Task statement: Starting with the line that contains "What measure of", reproduce each line through the end of the entries exactly as written.

Data entries:
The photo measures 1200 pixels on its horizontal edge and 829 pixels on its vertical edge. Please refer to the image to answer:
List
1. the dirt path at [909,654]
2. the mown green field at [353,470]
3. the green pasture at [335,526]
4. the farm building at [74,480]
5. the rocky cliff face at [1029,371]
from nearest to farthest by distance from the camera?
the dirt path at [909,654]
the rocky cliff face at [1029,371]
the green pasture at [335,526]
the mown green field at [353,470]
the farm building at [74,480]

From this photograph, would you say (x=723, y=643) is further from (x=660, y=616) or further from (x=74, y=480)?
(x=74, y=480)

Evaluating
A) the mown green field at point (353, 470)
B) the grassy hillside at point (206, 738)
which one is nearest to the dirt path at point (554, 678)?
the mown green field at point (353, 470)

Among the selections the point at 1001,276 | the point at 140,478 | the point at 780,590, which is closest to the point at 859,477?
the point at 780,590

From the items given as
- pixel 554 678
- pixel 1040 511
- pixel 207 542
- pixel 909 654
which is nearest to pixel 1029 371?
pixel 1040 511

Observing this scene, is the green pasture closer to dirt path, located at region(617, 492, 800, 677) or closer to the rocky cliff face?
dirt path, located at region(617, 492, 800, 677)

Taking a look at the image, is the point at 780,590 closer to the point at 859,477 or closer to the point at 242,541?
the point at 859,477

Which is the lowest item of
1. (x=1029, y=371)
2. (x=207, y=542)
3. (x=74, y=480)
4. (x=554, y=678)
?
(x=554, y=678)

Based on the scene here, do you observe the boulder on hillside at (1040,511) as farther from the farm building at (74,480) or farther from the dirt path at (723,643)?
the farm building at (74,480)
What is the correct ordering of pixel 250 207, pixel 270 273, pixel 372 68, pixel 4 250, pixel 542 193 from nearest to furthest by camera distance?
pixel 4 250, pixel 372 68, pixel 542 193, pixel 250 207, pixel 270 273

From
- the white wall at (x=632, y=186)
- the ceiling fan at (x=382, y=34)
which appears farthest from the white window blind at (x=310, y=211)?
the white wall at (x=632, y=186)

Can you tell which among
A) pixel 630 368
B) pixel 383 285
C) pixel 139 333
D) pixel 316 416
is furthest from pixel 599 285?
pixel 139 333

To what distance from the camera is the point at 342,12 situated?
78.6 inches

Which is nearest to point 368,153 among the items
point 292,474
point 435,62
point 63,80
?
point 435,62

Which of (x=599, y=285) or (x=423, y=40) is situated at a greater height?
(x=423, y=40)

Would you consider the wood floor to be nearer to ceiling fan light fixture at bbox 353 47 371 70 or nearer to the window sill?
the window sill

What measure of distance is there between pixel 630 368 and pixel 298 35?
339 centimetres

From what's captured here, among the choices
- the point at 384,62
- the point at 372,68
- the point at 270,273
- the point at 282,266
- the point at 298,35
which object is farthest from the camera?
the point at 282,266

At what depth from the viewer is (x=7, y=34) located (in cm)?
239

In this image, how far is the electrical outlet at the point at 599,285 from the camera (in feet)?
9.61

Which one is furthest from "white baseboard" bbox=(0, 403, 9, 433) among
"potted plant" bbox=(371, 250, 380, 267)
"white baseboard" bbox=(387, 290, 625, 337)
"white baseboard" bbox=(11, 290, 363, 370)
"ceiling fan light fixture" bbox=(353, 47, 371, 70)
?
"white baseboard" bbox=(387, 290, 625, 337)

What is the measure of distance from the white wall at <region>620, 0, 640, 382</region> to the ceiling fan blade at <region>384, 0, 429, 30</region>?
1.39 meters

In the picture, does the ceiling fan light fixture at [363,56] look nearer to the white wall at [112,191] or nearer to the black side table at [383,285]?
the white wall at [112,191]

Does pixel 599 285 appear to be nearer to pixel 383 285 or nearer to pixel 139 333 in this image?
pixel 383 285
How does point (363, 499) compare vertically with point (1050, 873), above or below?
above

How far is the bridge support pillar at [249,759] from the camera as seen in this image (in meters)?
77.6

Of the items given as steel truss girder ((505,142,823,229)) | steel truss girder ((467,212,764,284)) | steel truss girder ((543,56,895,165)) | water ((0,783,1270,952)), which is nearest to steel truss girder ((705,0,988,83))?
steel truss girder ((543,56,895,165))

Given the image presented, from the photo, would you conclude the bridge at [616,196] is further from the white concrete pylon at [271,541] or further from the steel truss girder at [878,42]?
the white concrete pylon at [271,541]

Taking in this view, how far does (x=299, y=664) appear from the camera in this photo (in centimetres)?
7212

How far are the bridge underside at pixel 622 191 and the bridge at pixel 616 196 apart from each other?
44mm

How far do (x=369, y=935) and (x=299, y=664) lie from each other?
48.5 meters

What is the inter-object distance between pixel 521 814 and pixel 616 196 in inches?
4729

Result for this exercise:
What measure of distance is there between pixel 630 368 and pixel 298 35?
339 centimetres

From what's captured here, among the choices
- the point at 384,62
- the point at 372,68
- the point at 270,273
- the point at 282,266
- the point at 298,35
which object is farthest from the camera?
the point at 282,266

At what depth from the viewer is (x=7, y=34) located (in cm)?
239

In this image, how far is the electrical outlet at the point at 599,285 from the camera (in feet)?
9.61

Which one is furthest from "white baseboard" bbox=(0, 403, 9, 433) among
"potted plant" bbox=(371, 250, 380, 267)
"white baseboard" bbox=(387, 290, 625, 337)
"white baseboard" bbox=(11, 290, 363, 370)
"ceiling fan light fixture" bbox=(353, 47, 371, 70)
?
"white baseboard" bbox=(387, 290, 625, 337)

What is the measure of distance from the white wall at <region>620, 0, 640, 382</region> to the ceiling fan blade at <region>384, 0, 429, 30</region>?
1.39 meters

In the picture, does the ceiling fan light fixture at [363,56] look nearer to the white wall at [112,191] or nearer to the black side table at [383,285]?
the white wall at [112,191]

Does pixel 599 285 appear to be nearer to pixel 383 285 or nearer to pixel 139 333 in this image?
pixel 383 285
How does point (363, 499) compare vertically with point (1050, 873), above or below?
above

How far is the bridge support pillar at [249,759] from the camera as seen in this image (in meters)?
77.6

Of the items given as steel truss girder ((505,142,823,229)) | steel truss girder ((467,212,764,284)) | steel truss girder ((543,56,895,165)) | water ((0,783,1270,952)), which is nearest to steel truss girder ((705,0,988,83))?
steel truss girder ((543,56,895,165))

Given the image presented, from the photo, would you conclude the bridge at [616,196] is further from the white concrete pylon at [271,541] or further from the steel truss girder at [878,42]?
the white concrete pylon at [271,541]

Taking in this view, how far does (x=299, y=664) appear from the camera in this photo (in centimetres)?
7212

How far are the bridge underside at pixel 622 191 and the bridge at pixel 616 196 apart from each other?
44mm

How far do (x=369, y=935) and (x=299, y=664) lie from each other?
48.5 meters

What is the inter-object distance between pixel 521 814 and pixel 616 196 in inches?
4729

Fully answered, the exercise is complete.